A denúncia sobre a
branquitude que aparece em muitos espetáculos por meios agressivos como apontar
o dedo na cara do espectador branco, surge de forma contundente, mas não
agressiva, no surpreendente espetáculo de José Fernando Peixoto de Azevedo
realizado a partir do não menos contundente conto Pai Contra Mãe escrito
por Machado de Assis (1839–1908) há mais de um século. Da minha parte, posso
garantir que a denúncia cala mais fundo e faz refletir de maneira muito mais
eficiente sobre o racismo que temos dentro de nós sem perceber.
O conto de Machado de
Assis, escrito 14 anos após a abolição da escravatura, inicia com uma descrição
dos objetos usados para castigar os escravos, para depois contar as agruras de
um casal branco e pobre, ironicamente batizados de Cândido Neves e Clara, que
culmina com ele trabalhando como caçador de escravos fugitivos, sendo que a
maior recompensa está em caçar uma “mulata” grávida que aborta diante dele ao
ser devolvida ao seu dono. Pelas dificuldades financeiras, Cândido estava
prestes a enviar o seu filho recém-nascido para adoção, mas a recompensa peça
caça à “mulata” lhe salva dessa situação. O conto termina com uma frase
terrível proferida por Cândido: “Bateu-lhe o coração.

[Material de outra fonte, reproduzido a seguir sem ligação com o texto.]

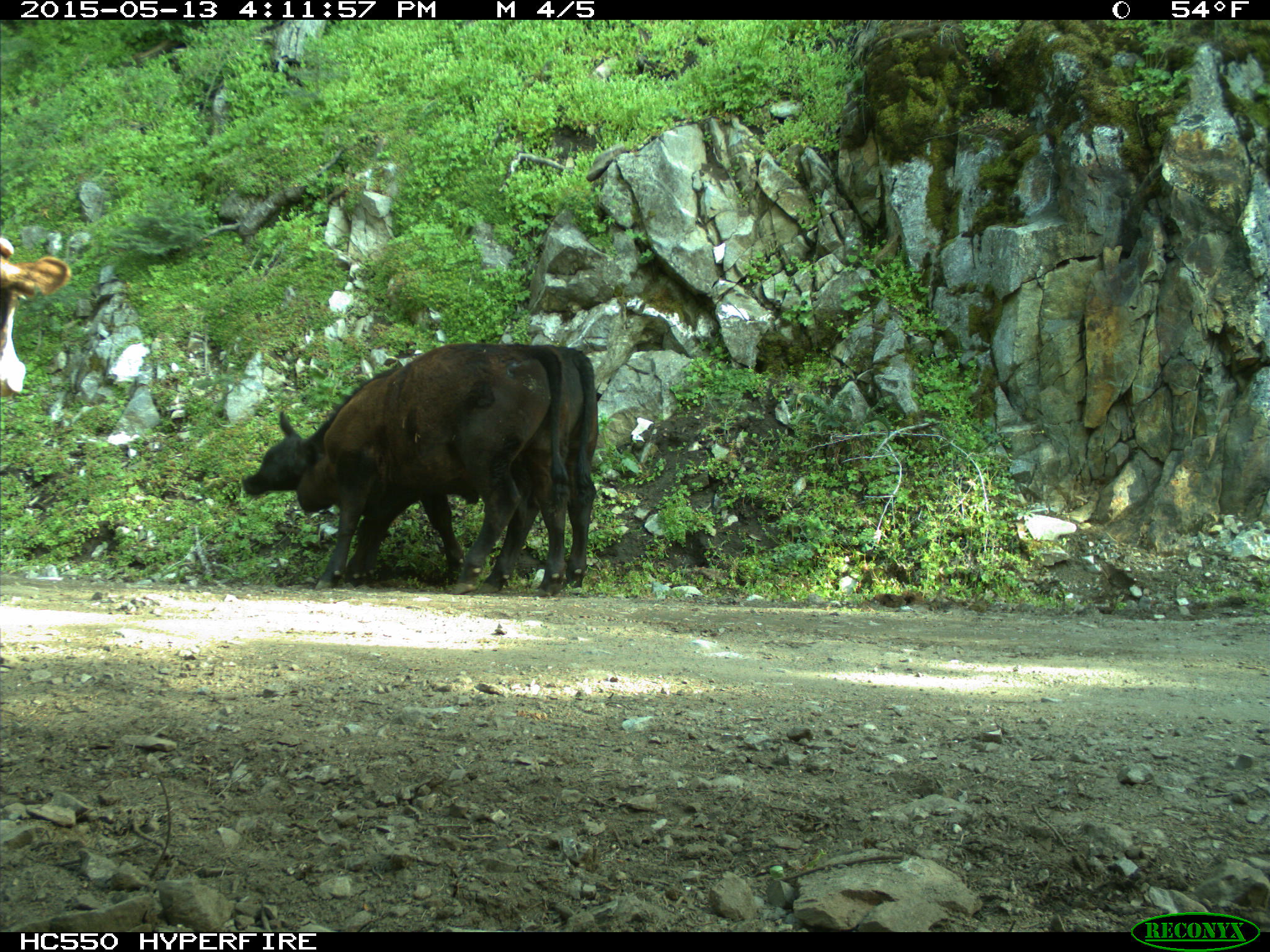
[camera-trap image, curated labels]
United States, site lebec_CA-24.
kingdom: Animalia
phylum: Chordata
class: Mammalia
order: Artiodactyla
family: Bovidae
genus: Bos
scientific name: Bos taurus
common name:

Nem todas as crianças
vingam”.
A dramaturgia de
Azevedo inclui uma espécie de prólogo sobre o medo e o terror e um epílogo para
dar fecho à história, entre eles aparece o conto na íntegra.
A encenação, também
assinada pelo dramaturgo, segue o eficiente esquema do diálogo entre o teatro e
o cinema muito utilizado por ele em outros trabalhos. Uma câmera persegue o
ator durante toda a apresentação e a imagem é projetada em três telas colocadas
ao fundo do espaço. Em certo momento a personagem sai à rua General Jardim à
caça de escravos e a câmera registra toda a ação, através da janela.
O Cândido Neves
concebido por Azevedo seria um típico exemplo de “bolsominion” pobre dos dias
atuais tanto que ele usa camisa da seleção, bermuda com estampa militar e reza
diante de um pneu!
Rodrigo Scarpelli é
um ator branco que se entrega totalmente ao seu personagem, despindo-se e
cobrindo o corpo com farinha, para se tornar ainda mais branco. Sua
interpretação tem muito do que se convencionou chamar de teatro físico e é
corajosamente visceral, chegando a incomodar, na sessão a que assisti ao
espetáculo, algumas espectadoras “mais delicadas”, apesar de ele alertar que o
espetáculo não era interativo. Quase ao mesmo tempo o ator narra (Cândido
Neves não lhe deu tempo de dizer nada) e interpreta (Eu não lhe dei
tempo de dizer nada) a ação, criando um bem sucedido efeito de
distanciamento no espectador.
O espetáculo conta
com a participação de um músico (o release aponta dois nomes: Abraão Kimberley
e Victor Mota) que executa insistentemente a canção Esse Seu Olhar (de Tom
Jobim) que adquire intenção totalmente diferente daquela romântica da letra de
Tom em sua primeira estrofe: “Esse seu olhar/Quando encontra o meu/Fala de
umas coisas/Que eu não posso acreditar”. Qual deve ter sido a troca
de olhares entre Cândido e a negra fujona?
Fredo Peixoto tem
participação importante na ação com a câmera em cena e editando as imagens. Um
jovem, não creditado no release, faz as vezes de ponto, uma vez que o monólogo
do ator é bastante longo, mas na apresentação a que assisti sua intervenção não
foi necessária.
Ensaio Sobre o Terror é um espetáculo
extremamente criativo tanto na concepção cênica como na interpretação pungente
de Rodrigo Scarpelli e muito necessário pelo tema abordado, portanto digno de
uma visita ao segundo andar da Aliança Francesa (Sala LAB).
Em cartaz até 10 de setembro. Sextas e sábados às 20h30 e domingos às 18h30.